NZX has said that "market volatility" in the sector led to demand for a risk management tool similar to other commodity markets. A trader who buys a futures contract for $US2500/tonne for settlement in a year will make a gain of $500 if the final settlement price -- based on Fonterra's auctions -- increases to $3000 a tonne.
Dairy derivatives have been forecast to provide annualised trading revenue of up to $2.9 million, and clearing and settlement revenue of up to $1.1m, NZX has told investors.
According to NZX's head of markets, Fiona Mackenzie, Fonterra's share of nearly 40 percent of internationally-traded dairy products created a "natural fit" for New Zealand to host the trading of milk derivative contracts, and to meet the global demand for risk management tools in the sector.
NZX also has plans to launch equity options, and index futures in addition to the dairy commodity derivatives.
The world's largest and most diverse derivatives exchange, Chicago Mercantile Exchange Inc (CME), has separately launched deliverable skim milk powder (SMP) futures and options on those futures, in parallel with existing contracts for cash-settled futures in SMP. The CME includes Auckland as one of its approved delivery points for SMP.

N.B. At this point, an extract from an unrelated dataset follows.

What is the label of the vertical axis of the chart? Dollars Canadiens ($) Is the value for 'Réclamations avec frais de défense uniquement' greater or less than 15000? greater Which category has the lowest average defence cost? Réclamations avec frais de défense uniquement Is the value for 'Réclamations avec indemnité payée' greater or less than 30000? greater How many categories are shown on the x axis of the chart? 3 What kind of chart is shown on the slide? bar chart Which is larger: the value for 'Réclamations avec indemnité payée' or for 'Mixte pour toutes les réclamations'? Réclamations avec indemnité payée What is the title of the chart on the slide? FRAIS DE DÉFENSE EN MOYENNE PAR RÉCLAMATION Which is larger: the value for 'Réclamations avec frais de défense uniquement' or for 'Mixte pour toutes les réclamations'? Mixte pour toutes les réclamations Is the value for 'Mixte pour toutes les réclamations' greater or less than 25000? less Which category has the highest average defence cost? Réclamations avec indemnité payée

Those contracts for 44,000 pounds (20 tonnes) of Grade A milk trade 23 hours a day, with some bought and sold by speculative investors, and others are used by dairy farmers trying to manage the risks posed by uncertain milk prices.
Futures traded on other exchanges include lean hogs, frozen orange juice, coffee and sugar.

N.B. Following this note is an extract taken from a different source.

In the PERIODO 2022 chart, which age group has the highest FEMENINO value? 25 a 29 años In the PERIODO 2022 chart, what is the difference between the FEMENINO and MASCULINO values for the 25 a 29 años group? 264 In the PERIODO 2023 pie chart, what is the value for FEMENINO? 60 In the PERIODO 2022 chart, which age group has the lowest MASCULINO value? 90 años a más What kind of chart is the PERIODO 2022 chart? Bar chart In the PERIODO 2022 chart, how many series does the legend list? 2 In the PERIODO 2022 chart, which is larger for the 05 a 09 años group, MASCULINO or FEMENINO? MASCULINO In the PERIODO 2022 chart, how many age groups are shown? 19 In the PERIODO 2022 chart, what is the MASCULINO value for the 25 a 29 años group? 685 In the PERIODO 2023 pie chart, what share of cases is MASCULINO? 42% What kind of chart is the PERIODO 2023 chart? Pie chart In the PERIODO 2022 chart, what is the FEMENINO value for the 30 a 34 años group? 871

But the NZX futures will not expose players to the potential additional risks associated with physical delivery, and NZX chief executive Mark Weldon has said that moving into commodities will be good for the company because risk management products, including futures, have shown consistently high activity levels and volume growth in recent years.
The local dairy futures will be traded 8am to 4pm on the NZX electronic trading platform Global Vision, and cleared through NZ Clearing Corp. One tonne contracts will be priced in US dollars per tonne, with minimum price movements of $US5 and a range up to 18 months.
Initial traders are expected to be global dairy processors or purchasers.
Other contracts expected to be introduced will be in SMP, and anhydrous milk fat (AMF), an industrial butteroil, and the NZX has talked about branching out to other agricultural and gas and carbon derivatives in 2012.